Interestingly enough, President John F. Kennedy recognized the quality and luxury that came with Cuban cigars. Before he signed the embargo into action, President Kennedy ordered and shipped in—from Cuba—1,200 Cuban cigars. Kennedy was able to snag his own stash of extravagant Cuban cigars right before he signed the embargo. It is just to show that Cuban cigars are a great asset.

Since then, the status and restrictions of the embargo has not changed much for Cuba’s cigar business. It was troublesome to pick-up a Cuban for yourself and bring it back to the States, it was near impossible. Only a handful of people were given permission to travel to Cuba for business purposes, journalists were one of those people. They are only allowed to report on news. Journalists who had the opportunity to head to Cuba took the advantage of purchasing and smoking the acclaimed Cuban-made cigars. They were the lucky few. The rest of the Americans, especially the cigar aficionados were left in the gutter.

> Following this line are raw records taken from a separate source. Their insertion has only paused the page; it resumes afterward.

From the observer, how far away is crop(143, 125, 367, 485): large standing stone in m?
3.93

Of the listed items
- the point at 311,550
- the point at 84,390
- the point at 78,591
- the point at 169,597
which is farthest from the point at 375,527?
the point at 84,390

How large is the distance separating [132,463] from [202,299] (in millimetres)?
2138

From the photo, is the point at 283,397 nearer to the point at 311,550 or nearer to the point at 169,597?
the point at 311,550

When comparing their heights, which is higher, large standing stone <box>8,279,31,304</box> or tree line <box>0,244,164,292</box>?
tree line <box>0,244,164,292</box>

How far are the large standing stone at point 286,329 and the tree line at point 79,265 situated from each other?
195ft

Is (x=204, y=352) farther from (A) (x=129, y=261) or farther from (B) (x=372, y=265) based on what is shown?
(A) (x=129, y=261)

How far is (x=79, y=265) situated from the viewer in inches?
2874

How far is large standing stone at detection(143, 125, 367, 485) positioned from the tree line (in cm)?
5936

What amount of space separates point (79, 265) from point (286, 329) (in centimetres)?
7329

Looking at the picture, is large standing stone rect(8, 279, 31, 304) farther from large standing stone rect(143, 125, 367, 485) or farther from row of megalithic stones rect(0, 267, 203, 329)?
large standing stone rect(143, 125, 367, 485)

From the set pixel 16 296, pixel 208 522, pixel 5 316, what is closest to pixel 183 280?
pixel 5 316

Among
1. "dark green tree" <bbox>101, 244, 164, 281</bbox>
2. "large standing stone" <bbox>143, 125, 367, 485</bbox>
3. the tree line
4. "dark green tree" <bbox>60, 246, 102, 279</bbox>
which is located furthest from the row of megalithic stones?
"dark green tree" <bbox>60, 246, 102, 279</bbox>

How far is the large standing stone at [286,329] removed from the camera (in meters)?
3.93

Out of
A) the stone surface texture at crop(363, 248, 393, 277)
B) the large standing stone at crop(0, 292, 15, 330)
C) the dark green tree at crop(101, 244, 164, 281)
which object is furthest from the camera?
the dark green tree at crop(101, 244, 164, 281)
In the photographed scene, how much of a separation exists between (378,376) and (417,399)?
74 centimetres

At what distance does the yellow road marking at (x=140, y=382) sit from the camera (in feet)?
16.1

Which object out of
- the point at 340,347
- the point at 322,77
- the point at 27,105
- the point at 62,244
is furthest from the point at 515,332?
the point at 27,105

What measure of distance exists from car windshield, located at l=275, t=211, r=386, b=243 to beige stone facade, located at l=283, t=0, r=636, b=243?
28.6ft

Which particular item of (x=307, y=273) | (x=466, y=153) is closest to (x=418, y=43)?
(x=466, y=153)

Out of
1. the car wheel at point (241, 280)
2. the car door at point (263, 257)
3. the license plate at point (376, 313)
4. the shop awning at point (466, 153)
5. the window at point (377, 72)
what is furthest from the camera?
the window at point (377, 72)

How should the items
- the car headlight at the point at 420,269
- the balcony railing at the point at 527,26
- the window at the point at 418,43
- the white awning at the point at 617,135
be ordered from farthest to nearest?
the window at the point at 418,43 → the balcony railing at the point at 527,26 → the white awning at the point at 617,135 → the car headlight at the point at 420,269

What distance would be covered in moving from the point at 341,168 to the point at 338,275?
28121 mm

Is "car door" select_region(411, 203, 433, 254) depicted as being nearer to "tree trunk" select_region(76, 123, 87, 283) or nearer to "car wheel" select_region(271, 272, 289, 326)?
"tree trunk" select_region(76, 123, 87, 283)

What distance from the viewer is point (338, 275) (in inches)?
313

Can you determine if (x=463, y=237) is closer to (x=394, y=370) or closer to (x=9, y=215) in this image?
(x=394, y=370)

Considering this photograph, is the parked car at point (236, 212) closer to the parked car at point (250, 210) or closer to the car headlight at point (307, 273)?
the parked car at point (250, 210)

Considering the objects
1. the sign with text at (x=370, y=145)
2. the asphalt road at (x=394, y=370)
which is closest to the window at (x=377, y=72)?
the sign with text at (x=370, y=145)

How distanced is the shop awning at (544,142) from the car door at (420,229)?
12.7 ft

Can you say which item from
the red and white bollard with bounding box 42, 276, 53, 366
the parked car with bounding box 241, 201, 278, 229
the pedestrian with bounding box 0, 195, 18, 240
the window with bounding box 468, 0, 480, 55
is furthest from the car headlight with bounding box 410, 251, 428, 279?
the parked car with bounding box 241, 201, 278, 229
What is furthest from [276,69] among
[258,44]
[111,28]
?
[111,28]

When Obama assumed office as the 44 th President of the United States he wanted to patch up the United States and Cuban relations. President Obama and Cuban President Raul Castro, Fidel Castro’s brother, negotiated terms and conditions for the process. One of which involved lifting the complete restriction on the purchases of Cuban rum and tobacco products and limiting it to a mere $100 in purchases. It is not every day where someone will come across a Cuban cigar, so people will often head straight towards the higher end ones. These cigars are produced in the most intricate of ways with the best grown and treated tobacco. The cigars also often go for at least $30 apiece. Quite a hefty price. With the $100 limit, one will not get enough of the Cuban cigars, it will be three at most for the cheapest of the higher ends. A tragic story for the average American cigar lover.

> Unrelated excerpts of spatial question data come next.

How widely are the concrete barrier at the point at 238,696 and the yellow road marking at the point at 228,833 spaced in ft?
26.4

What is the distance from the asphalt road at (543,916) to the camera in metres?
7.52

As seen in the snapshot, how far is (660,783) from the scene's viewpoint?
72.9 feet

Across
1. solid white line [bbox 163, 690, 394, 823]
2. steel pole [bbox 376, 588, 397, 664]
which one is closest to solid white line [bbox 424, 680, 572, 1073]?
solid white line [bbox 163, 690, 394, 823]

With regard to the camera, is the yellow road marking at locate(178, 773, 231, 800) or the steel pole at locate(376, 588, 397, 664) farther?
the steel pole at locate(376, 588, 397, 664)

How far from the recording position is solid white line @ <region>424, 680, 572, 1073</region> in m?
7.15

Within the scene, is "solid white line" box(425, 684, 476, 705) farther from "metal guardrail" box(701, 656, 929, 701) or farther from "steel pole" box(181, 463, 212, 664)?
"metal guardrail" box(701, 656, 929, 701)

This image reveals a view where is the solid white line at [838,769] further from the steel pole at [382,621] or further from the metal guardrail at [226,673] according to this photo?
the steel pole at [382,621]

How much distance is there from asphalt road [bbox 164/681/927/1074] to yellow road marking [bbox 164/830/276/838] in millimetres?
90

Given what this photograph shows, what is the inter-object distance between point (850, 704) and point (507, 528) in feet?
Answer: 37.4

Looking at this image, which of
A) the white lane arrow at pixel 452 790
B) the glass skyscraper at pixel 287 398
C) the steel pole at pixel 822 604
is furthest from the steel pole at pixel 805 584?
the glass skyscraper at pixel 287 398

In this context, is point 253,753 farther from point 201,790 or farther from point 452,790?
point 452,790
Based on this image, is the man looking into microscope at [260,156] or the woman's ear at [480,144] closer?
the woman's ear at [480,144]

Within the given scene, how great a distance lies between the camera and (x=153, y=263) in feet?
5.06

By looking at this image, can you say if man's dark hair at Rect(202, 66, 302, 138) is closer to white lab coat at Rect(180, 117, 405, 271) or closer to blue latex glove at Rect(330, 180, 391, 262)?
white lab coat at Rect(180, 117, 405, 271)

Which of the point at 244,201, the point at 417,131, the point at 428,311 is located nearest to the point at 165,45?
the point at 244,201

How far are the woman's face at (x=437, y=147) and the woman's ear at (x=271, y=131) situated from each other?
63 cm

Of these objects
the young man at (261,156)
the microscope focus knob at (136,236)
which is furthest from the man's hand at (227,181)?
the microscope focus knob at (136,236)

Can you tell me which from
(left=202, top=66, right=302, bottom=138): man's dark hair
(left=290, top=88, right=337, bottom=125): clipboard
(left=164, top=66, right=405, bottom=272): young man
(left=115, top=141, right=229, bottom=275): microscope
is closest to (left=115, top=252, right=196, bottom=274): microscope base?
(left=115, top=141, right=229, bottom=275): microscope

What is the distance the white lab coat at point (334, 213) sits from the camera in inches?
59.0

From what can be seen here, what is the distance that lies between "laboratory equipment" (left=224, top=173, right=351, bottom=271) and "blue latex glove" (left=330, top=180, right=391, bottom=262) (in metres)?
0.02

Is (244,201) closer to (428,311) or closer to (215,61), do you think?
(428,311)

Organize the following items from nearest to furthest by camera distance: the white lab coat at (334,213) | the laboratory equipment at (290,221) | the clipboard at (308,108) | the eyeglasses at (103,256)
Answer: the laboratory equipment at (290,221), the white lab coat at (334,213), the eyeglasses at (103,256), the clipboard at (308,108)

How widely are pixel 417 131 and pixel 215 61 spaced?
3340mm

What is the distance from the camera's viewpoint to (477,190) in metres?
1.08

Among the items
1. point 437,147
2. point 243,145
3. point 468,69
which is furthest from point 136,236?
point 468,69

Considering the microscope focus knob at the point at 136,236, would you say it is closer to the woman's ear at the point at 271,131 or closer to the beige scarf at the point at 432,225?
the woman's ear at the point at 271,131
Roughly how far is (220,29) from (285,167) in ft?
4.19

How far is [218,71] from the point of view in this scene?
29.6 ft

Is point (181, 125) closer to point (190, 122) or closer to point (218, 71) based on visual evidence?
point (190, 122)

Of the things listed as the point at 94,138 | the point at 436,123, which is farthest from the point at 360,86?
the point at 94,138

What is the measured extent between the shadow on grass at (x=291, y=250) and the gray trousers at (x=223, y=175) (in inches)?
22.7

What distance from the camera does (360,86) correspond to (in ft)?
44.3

Things have changed for the better in recent years though. As Obama’s presidency was nearing its end he was able to better improve United States-Cuban relations. Obama made it easier for Americans to travel to Cuba for reasons other than work. He also increased the limit on Cuban rum and tobacco purchases an American can make from $100 to $400. It is a phenomenal upgrade. With these two add-ons, American travels to Cuba increased. What also increased was the number of Cuban cigars, straight out of Cuba, that came into the States. People jumped at the chance of being able to smoke the famous Cuban cigars. Aficionados cannot pass up the opportunity to get their hands on one.